═════ Data for review

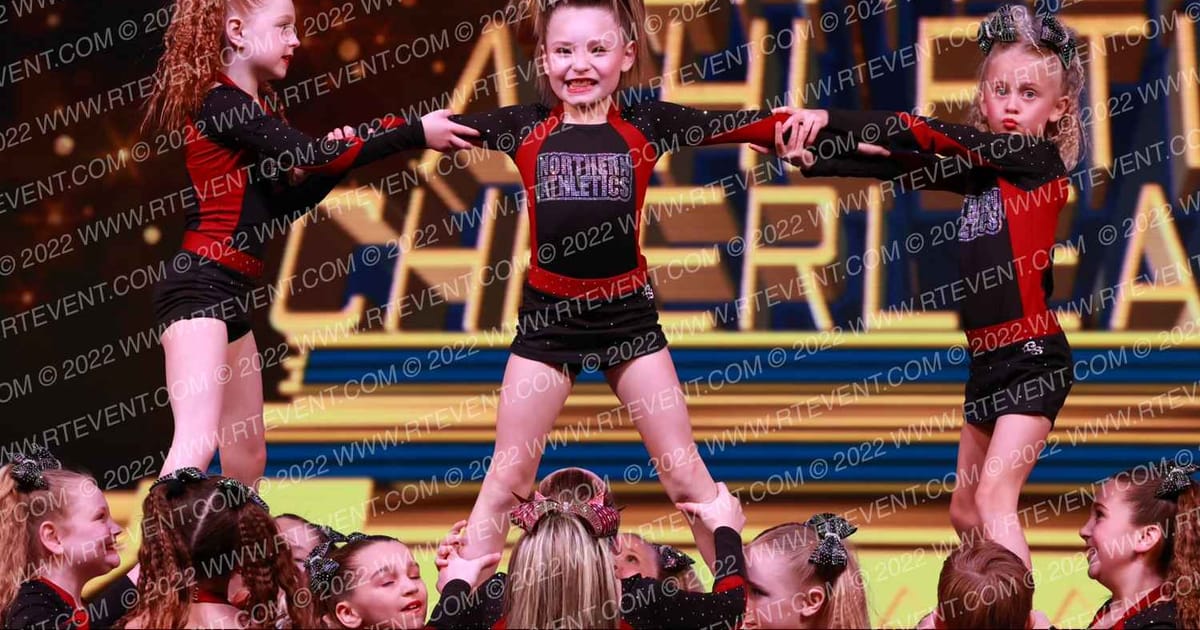 Northern Athletics Cheerleading  Sparkle · Mohegan Sun
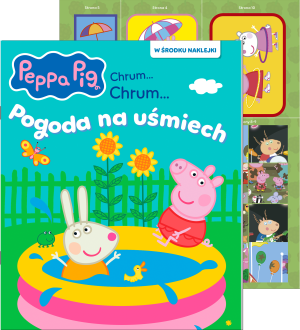Pogoda na uśmiech. Świnka Peppa. Chrum...Chrum...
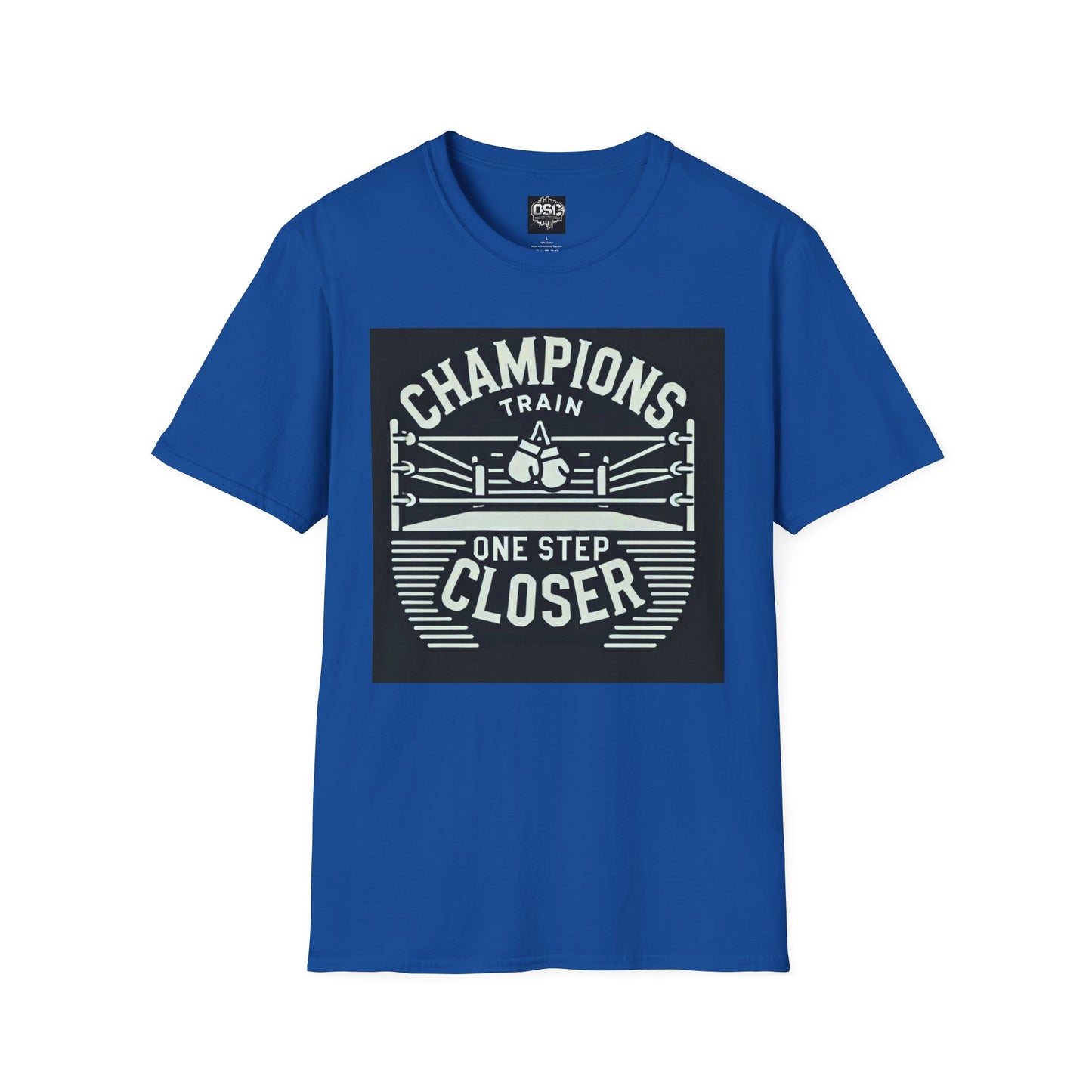 Champion's Train Boxing Inspired Men's T-Shirt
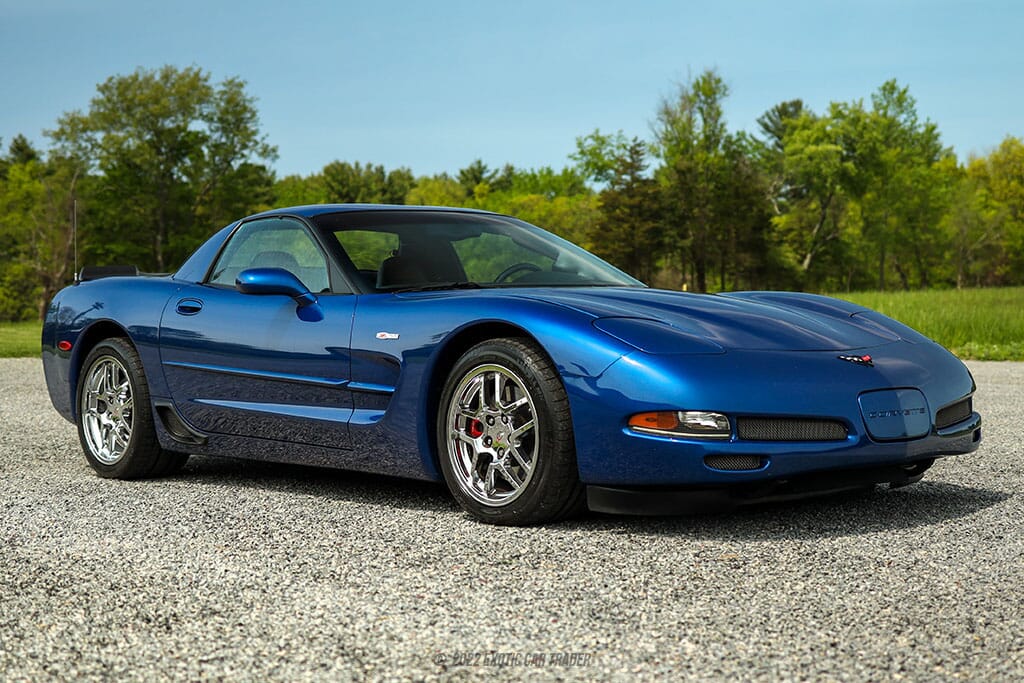 2002 Chevrolet Corvette Z06 for sale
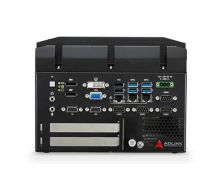 pc fanless gige vision usb3 adlink - MVP 6000 front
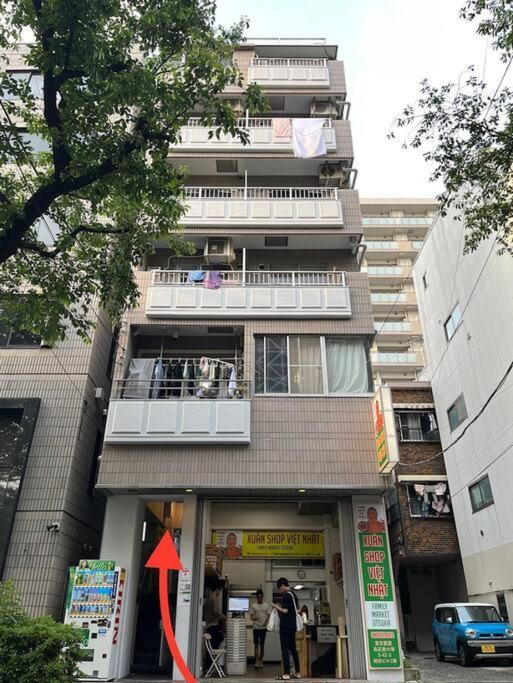 Appartement Max 4 Ikebukuro Area 5 Min From Otsuka Sta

══════════

[Assigned task] Reproduce all of the records above with "T-Shirt" renamed to "Tee", keeping every other word the same and leaving out the pictures.

[Exercise output]
 Northern Athletics Cheerleading  Sparkle · Mohegan Sun
Pogoda na uśmiech. Świnka Peppa. Chrum...Chrum...
 Champion's Train Boxing Inspired Men's Tee
 2002 Chevrolet Corvette Z06 for sale
 pc fanless gige vision usb3 adlink - MVP 6000 front
 Appartement Max 4 Ikebukuro Area 5 Min From Otsuka Sta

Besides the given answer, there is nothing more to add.